== Exercise inputs ==

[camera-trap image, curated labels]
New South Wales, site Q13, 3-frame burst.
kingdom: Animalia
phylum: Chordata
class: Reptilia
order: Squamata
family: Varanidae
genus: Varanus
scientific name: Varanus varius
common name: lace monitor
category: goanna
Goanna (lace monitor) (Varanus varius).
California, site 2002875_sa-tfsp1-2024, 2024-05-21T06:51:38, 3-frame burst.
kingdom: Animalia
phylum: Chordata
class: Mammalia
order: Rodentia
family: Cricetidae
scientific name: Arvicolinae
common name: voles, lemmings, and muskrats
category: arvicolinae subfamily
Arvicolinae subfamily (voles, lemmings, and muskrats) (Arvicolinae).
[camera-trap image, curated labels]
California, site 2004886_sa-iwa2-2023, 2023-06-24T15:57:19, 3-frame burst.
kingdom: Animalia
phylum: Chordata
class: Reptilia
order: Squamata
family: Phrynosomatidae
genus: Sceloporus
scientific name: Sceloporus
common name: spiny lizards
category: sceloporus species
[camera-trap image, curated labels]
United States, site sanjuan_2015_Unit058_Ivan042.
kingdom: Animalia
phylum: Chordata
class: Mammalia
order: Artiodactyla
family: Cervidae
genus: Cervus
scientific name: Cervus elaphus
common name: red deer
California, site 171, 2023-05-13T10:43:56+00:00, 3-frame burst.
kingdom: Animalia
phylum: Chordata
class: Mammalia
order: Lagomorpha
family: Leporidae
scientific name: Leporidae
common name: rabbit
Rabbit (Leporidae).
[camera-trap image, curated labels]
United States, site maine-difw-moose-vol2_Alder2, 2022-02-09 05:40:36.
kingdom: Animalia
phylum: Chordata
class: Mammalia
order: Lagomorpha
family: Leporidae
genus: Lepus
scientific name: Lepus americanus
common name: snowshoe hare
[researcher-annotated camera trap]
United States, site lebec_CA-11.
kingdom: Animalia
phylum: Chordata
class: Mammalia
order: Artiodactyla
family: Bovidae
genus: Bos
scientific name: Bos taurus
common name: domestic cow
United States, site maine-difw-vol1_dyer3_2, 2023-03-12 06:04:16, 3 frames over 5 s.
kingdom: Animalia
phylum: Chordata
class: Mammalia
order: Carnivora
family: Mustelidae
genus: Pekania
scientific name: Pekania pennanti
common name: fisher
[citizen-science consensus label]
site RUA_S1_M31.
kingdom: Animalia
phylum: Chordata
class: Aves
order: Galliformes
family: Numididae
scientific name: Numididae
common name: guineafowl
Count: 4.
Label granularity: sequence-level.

===

== Activity ==
Where a line in the records above contains the string "scientific", return that line.

== Answer section ==
scientific name: Varanus varius
scientific name: Arvicolinae
scientific name: Sceloporus
scientific name: Cervus elaphus
scientific name: Leporidae
scientific name: Lepus americanus
scientific name: Bos taurus
scientific name: Pekania pennanti
scientific name: Numididae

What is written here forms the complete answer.